Staff at the Bellgrove, where he had lived for almost a decade, said he was found dead during a routine check one morning and assumed he had suffered a heart attack during the night. He had no problems with alcohol or drugs, and police confirmed there had been nothing suspicious surrounding his death.

Volunteers from the Wayside Club night shelter, where he had eaten almost every night for the last 20 years, spoke of Ian as a loner figure and as someone who had “slipped through the system”.

At his funeral, around 80 people squeezed in to the church. The congregation knew little of Neilson but it was essential for them to commemorate his death with respect - a chance to show that people care for the weakest amongst us all.

Despite classing him as a “Waysider” due to his frequent attendance at the club in the centre of Glasgow, volunteers there said even they knew practically nothing about him.

The man had spent at least 21 years living under the radar and made the choice not to speak despite having the ability to.
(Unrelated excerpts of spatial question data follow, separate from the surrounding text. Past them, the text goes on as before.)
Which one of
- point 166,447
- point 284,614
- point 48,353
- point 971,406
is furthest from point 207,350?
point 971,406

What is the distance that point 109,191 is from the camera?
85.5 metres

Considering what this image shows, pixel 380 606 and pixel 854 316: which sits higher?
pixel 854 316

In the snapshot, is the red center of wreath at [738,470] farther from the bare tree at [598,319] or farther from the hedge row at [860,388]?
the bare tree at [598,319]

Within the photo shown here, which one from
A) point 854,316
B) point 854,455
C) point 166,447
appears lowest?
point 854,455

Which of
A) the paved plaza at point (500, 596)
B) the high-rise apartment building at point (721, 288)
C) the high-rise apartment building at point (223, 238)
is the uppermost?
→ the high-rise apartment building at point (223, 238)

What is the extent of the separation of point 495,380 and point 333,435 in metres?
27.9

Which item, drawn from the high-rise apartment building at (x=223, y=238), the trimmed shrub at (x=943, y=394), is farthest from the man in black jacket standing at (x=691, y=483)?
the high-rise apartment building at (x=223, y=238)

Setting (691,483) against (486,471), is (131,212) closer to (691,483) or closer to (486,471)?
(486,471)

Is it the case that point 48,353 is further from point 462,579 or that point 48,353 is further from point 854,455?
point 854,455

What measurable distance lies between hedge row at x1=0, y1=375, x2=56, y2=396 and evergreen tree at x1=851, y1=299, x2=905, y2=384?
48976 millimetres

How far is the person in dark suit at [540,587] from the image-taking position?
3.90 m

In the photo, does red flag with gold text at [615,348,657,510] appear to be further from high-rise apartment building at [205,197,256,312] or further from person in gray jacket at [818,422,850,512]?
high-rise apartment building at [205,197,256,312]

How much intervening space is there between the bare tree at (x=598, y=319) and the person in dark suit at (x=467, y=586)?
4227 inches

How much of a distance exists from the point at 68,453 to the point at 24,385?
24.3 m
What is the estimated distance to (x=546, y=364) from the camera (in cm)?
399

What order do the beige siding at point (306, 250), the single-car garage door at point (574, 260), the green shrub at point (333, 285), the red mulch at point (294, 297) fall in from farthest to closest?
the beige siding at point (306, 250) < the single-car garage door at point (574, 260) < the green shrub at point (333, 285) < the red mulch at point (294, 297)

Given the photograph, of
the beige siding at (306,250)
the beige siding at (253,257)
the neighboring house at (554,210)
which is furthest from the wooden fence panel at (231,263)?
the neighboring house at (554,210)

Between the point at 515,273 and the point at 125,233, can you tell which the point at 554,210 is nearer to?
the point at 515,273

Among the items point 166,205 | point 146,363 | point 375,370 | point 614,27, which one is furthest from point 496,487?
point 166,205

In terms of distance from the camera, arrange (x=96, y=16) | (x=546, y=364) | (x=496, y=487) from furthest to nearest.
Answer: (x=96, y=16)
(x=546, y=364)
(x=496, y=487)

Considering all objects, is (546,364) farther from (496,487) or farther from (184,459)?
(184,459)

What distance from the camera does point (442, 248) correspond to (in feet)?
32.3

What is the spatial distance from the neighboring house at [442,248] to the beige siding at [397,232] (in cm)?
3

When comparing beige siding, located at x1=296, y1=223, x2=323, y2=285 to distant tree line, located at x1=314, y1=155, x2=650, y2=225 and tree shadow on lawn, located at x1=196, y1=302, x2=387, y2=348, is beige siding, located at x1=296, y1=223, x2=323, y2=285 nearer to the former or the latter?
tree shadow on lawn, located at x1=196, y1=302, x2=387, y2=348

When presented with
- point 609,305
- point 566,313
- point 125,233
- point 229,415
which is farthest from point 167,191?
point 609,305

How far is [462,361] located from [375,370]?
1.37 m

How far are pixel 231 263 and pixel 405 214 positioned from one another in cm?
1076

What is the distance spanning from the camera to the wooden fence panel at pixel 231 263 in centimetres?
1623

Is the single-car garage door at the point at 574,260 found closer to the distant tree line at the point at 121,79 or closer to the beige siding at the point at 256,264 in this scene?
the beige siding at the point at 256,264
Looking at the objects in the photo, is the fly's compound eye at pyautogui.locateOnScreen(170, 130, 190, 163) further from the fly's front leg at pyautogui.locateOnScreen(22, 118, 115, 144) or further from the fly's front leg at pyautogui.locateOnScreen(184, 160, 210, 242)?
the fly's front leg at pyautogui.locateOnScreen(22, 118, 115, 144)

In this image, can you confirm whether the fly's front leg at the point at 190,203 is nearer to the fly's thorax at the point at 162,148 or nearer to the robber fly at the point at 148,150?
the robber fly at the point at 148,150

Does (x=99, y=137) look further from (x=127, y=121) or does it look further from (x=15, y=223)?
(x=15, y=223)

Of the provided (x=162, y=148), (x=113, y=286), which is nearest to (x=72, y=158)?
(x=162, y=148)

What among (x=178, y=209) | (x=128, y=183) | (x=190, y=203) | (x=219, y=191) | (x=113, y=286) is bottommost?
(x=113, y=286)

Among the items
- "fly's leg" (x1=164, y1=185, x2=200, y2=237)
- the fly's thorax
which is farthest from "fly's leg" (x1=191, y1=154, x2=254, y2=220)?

When asked why this may have been the case, those who had met him could only guess. Some said he was so private and secluded that he just did not want anyone to know anything about him, while others guessed it was due to a trauma or some painful incident which had led him to the life he lived.

Every day he would leave his room at the hostel in Glasgow’s East End around 3pm, and wander the streets for hours before heading to the Wayside for dinner around 8pm.

Staff at the Bellgrove said they had tried to get him help on at least three occasions, attempting to put him in touch with psychiatrists and the council’s social work department but had no success.

One staff member told the Sunday Herald: “Ian’s just one of those poor guys who are in the system, you see them walking about the streets. There are a lot of people walking about with mental health problems who are slipping through the net, and Ian was one of them.

“He first came in here on November 13 2006, and you couldn’t get a word out of him. He did everything by hand signals, he could speak okay but he just didn’t want to talk to anyone.

“He stayed in the same room in here, and he wouldn’t engage with anybody. Two or three times we tried to get him help through the social work, with psychiatric nurses but he wouldn’t engage.

“If anyone came to speak to him he just switched off…He wouldn’t see them, or he would just leave the building.

“He is just one of a large number of men who haven’t got any particular alcohol or drug problem, he had none of that, but had a problem with his mental health.”

Neilson avoided all interaction with people or services which could force him to give details about his life, and even avoided attending most facilities for the homeless where he would have to give his name.

Fr Jim Lawlor who conducted the funeral, said he was moved and intrigued when he heard Neilson’s story, and admitted that in the eyes of many people he would have been seen as a failure.

During the service he quoted the Robert Burns poem To A Mouse, focusing on the lines “The best laid schemes o’ Mice an’ Men gang aft agley.”

Lawlor said: “One of the volunteers remembered he used to have a pet mouse for a while, he would carry it about with him. Ian related to the world through this mouse. It struck me as a handle to understand Ian’s story.

"In the eyes of the world Ian’s life has gone agley… In the world that we live in he would be deemed a failure, non-productive, a mentally-ill homeless guy. But it’s more than that. His plans might have gone agley but he was still a human being.”